Serotonin is a major hormone and neurotransmitter in the body and has been shown to play a major role in a range of bodily functions, including mental health and depression.
“The vast majority of serotonin is made in the gut in specialised cells, called enteroendocrine cells (EECs), within the gut wall but we still don’t understand how serotonin released from EECs activates the sensory nerve endings of the vagus nerve,” says Professor Spencer.
“It had once been proposed that EECs make physical synaptic connections with the sensory nerve endings of the vagus and use fast neurotransmitters to activate vagal sensory endings.
“However, the results of our new research uncover that any substances (including serotonin) released from EEC cells must communicate via a process of diffusion to the sensory nerve endings of the vagus nerve, that lie in colon (large intestine).
“We found that the distances between individual EECs that contain serotonin and vagal afferent nerve endings were too far apart to occur via a mechanism that involved synaptic communication and fast neurotransmission, as was previously thought.
“This is a major discovery for our understanding of gut-brain communication which has profound implications for drug developments, treatments of anxiety and depression and other digestive problems such as irritable bowel symptom (IBS), all of which involve serotonin in some way.
“It opens a whole new way of thinking and scientific enquiry for future drug development and investigation for control of the gut-brain axis and potential treatments for mental health and wellbeing, for instance the use of selective serotonin reuptake inhibitors (SSRIs), a widely used type of antidepressant,” he says.
“The majority of serotonin in the body, around 95%, originates in the gut, so there is great interest in how such large quantities of serotonin released from EEC cells act on the vagal sensory nerve endings in the gut wall.
“Understanding this mechanism can provide major new clues as to how serotonin not only communicates along the gut-brain axis, but how this serotonin may be involved in the control of health and wellbeing,” he says.
“Up until now, how different substances (like serotonin) released from EECs activated vagal nerve endings in the gut has been unresolved. Recent literature suggests that that this communication occurred through physical connections known as synapses, and that EEC cells form very close junctions with vagal sensory endings.
“Our findings show that any substances released from EECs must act via diffusion onto vagal sensory nerve endings in the colon, which then relay sensory information to the brain,” says Professor Spencer.
Synaptic transmission is the process by which neurotransmitters communicate with a target cell or cells, for example another neuron(s) or muscle cell(s), via a specialised structure known as the synapse. This involves the neurotransmitter molecules crossing a very short distance to their target cell(s).
Diffusion is the net movement of molecules from one region to another that can occur over any distance.

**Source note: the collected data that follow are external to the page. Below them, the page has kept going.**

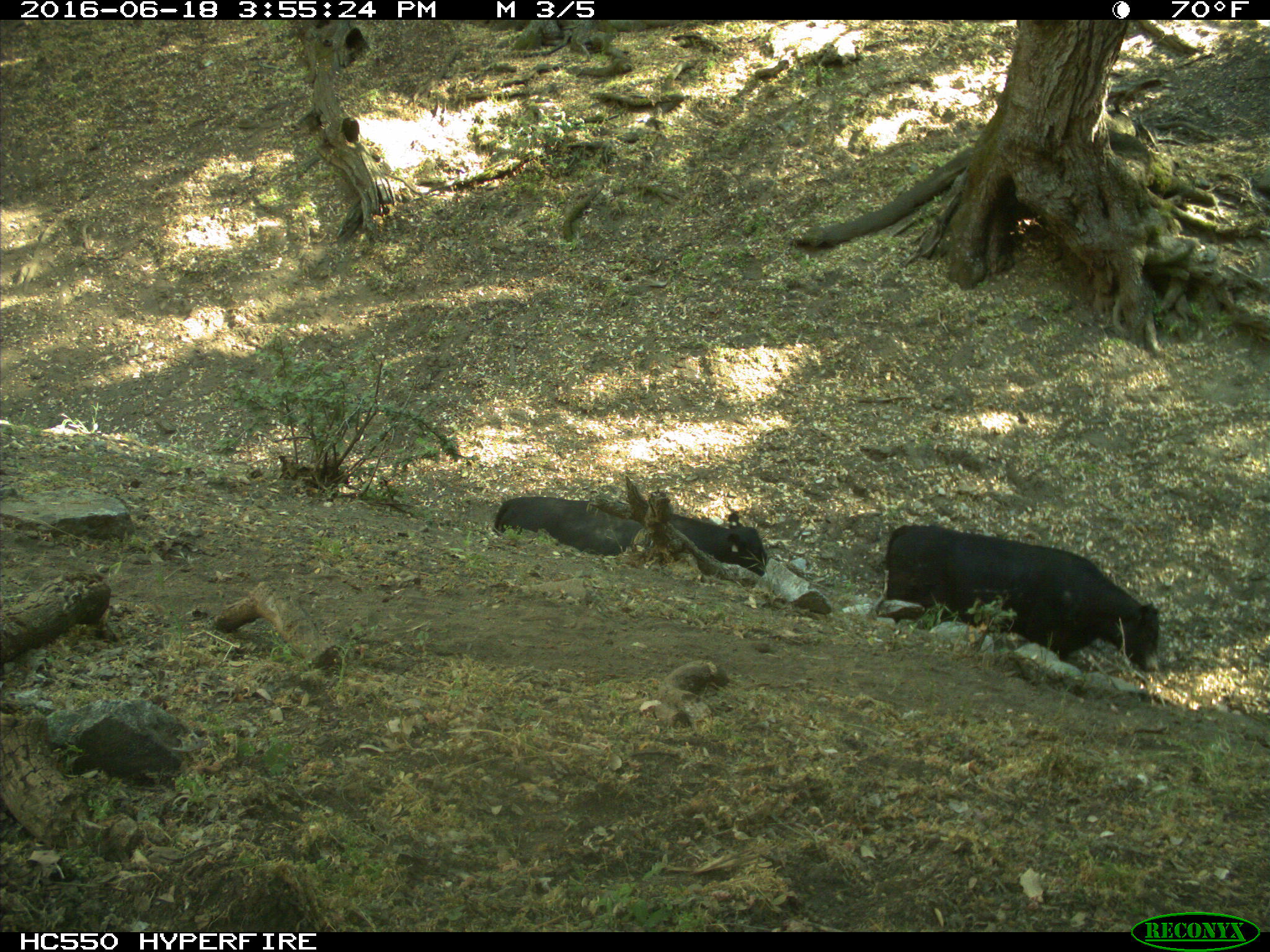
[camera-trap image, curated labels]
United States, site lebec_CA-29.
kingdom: Animalia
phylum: Chordata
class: Mammalia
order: Artiodactyla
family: Bovidae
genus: Bos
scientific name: Bos taurus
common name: domestic cow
Bos taurus (domestic cow).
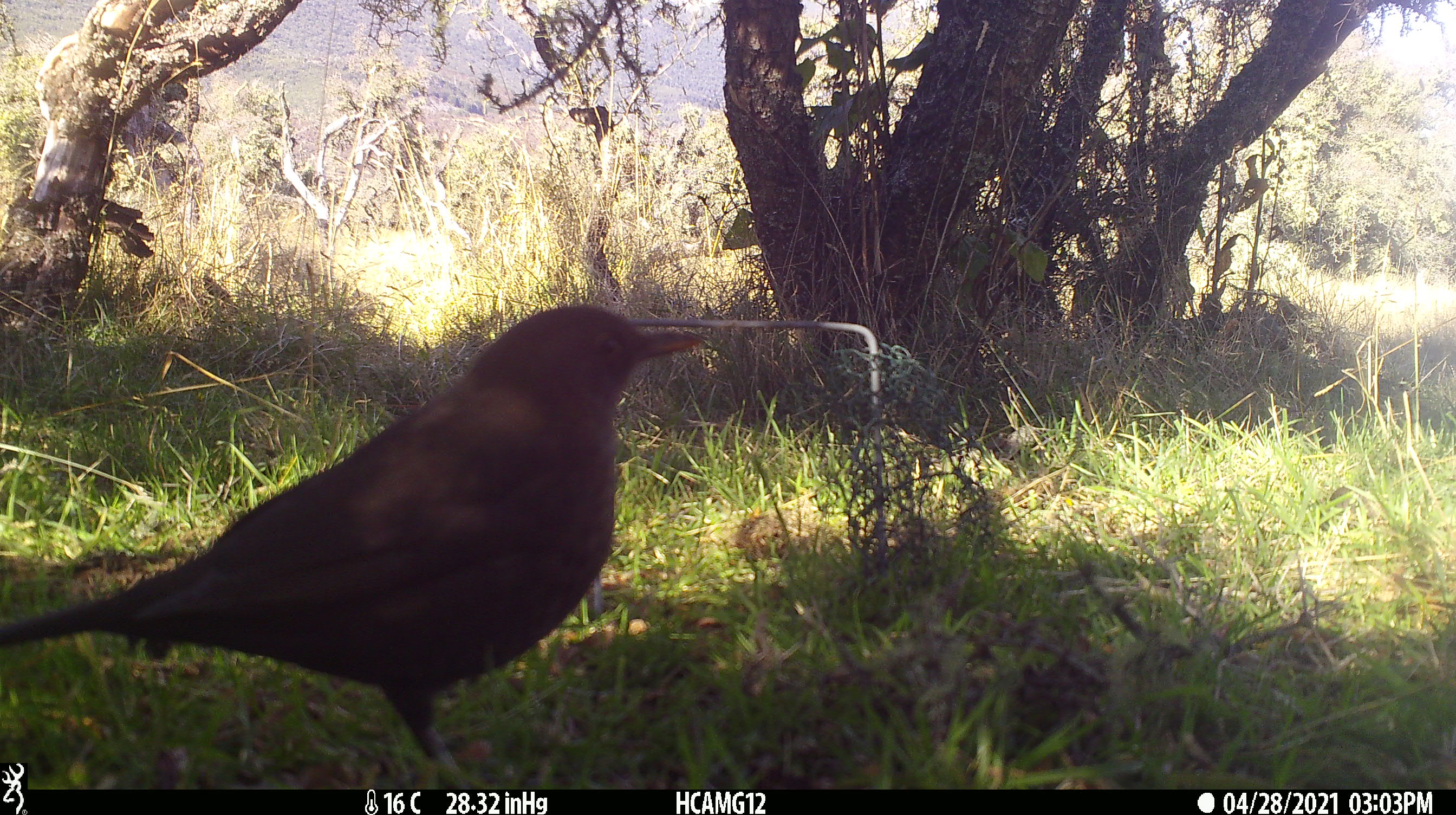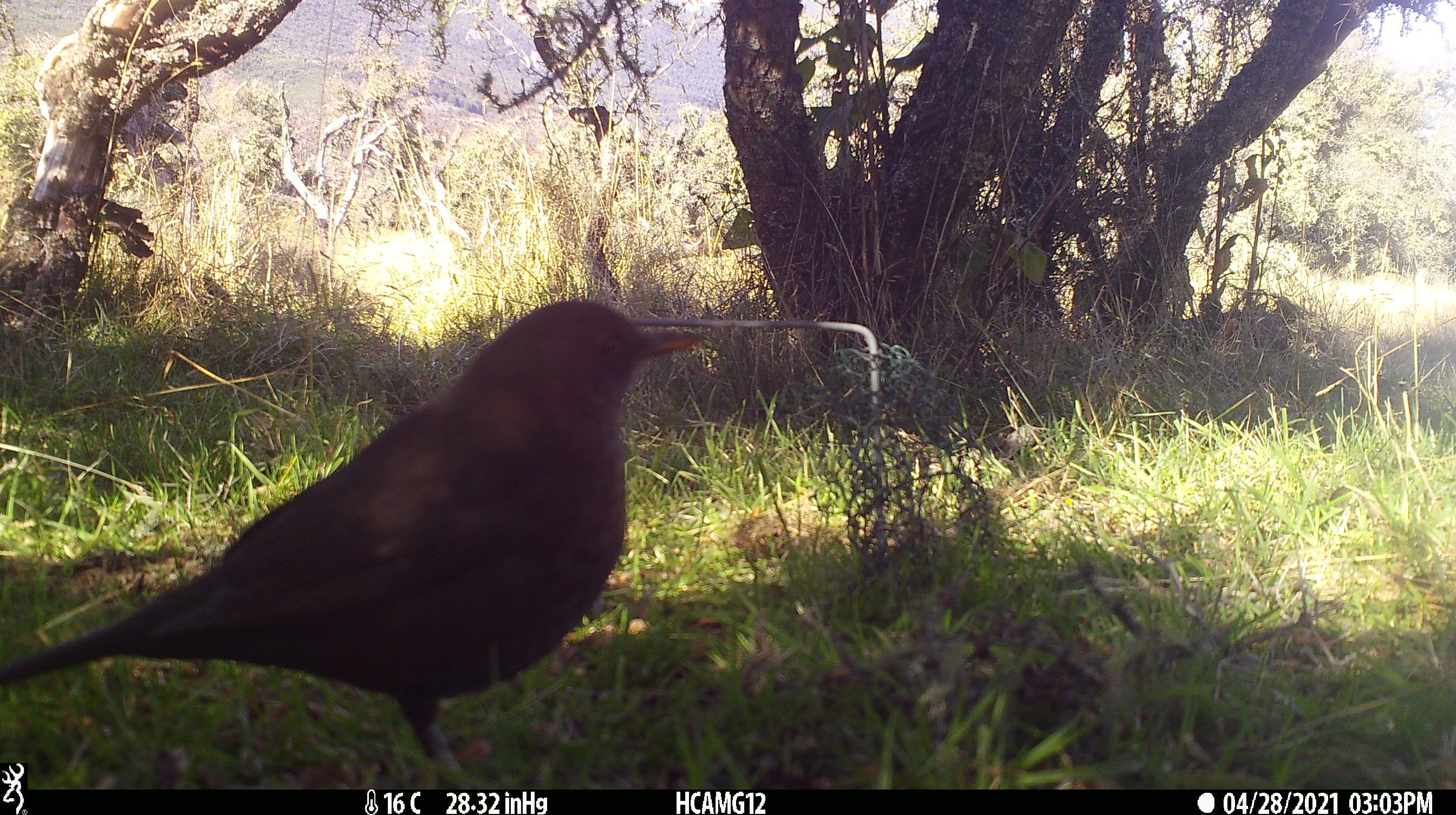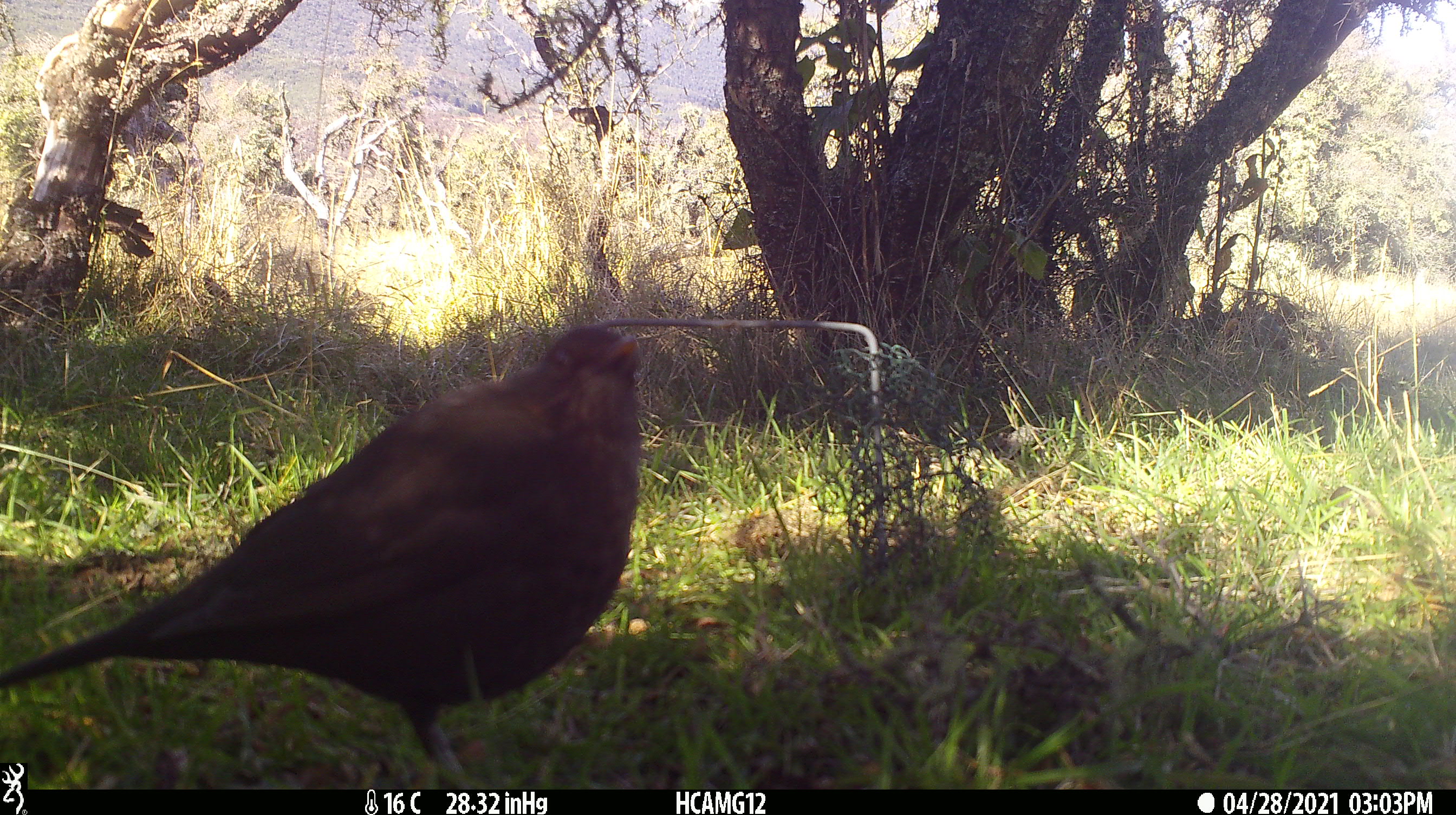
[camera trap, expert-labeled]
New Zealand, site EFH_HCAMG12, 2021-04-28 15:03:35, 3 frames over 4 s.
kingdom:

The researchers used an intricate method of anterograde neuronal tracing from the sensory nerve cell bodies of the vagus nerve, which lie just outside the brain, but send their long nerve projections (axons) all the way down to the small intestine and proximal part of the colon.
“The mean distances between vagal nerve endings and the nearest serotonin containing EECs were hundreds of times greater than known distances that underlie synaptic transmission in vertebrates. This rules out any possible mechanism of fast synaptic transmission,” says Professor Spencer.
“The absence of any close physical contacts between serotonin-containing EECs and vagal nerve endings in our studies leads to the inescapable conclusion that the mechanism by which serotonin activates the sensory nerve endings of the vagus nerve is by diffusion.
“What the findings confirm is that substances released from EECs must communicate via diffusion to activate vagal sensory nerve endings.
“Our understanding of how the gut communicates with the brain, via sensory nerves has been substantially improved based on the findings of this study, and we look forward to exploring this topic further,” he adds.